Data extracted from a collection:

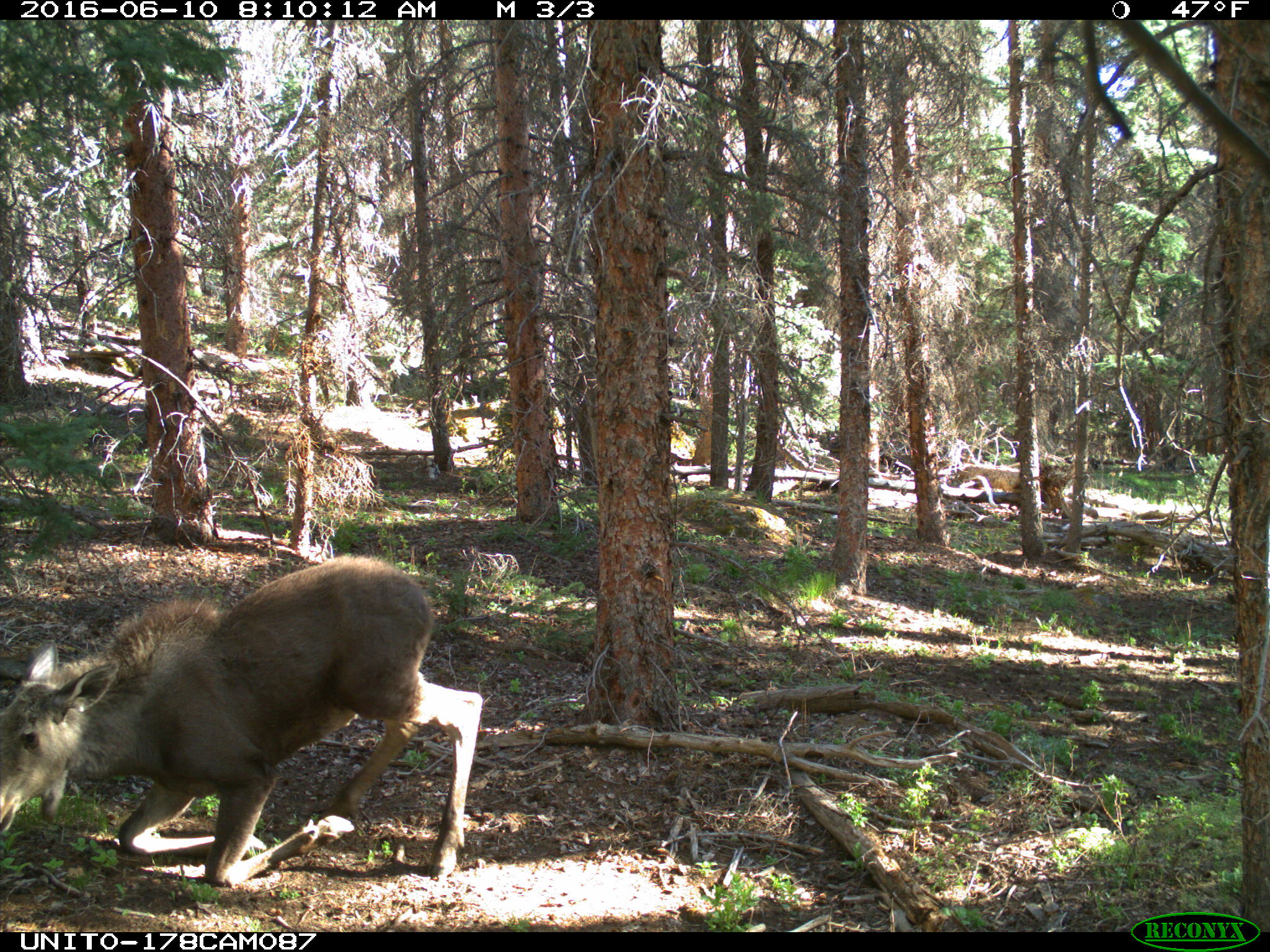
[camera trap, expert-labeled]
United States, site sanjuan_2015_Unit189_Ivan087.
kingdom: Animalia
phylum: Chordata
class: Mammalia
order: Artiodactyla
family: Cervidae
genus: Alces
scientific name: Alces alces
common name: moose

* **BRIEF**
When you copy the entries above, reproduce each line exactly and leave out any pictures.

* **SOLUTION TO THE EXERCISE**
[camera trap, expert-labeled]
United States, site sanjuan_2015_Unit189_Ivan087.
kingdom: Animalia
phylum: Chordata
class: Mammalia
order: Artiodactyla
family: Cervidae
genus: Alces
scientific name: Alces alces
common name: moose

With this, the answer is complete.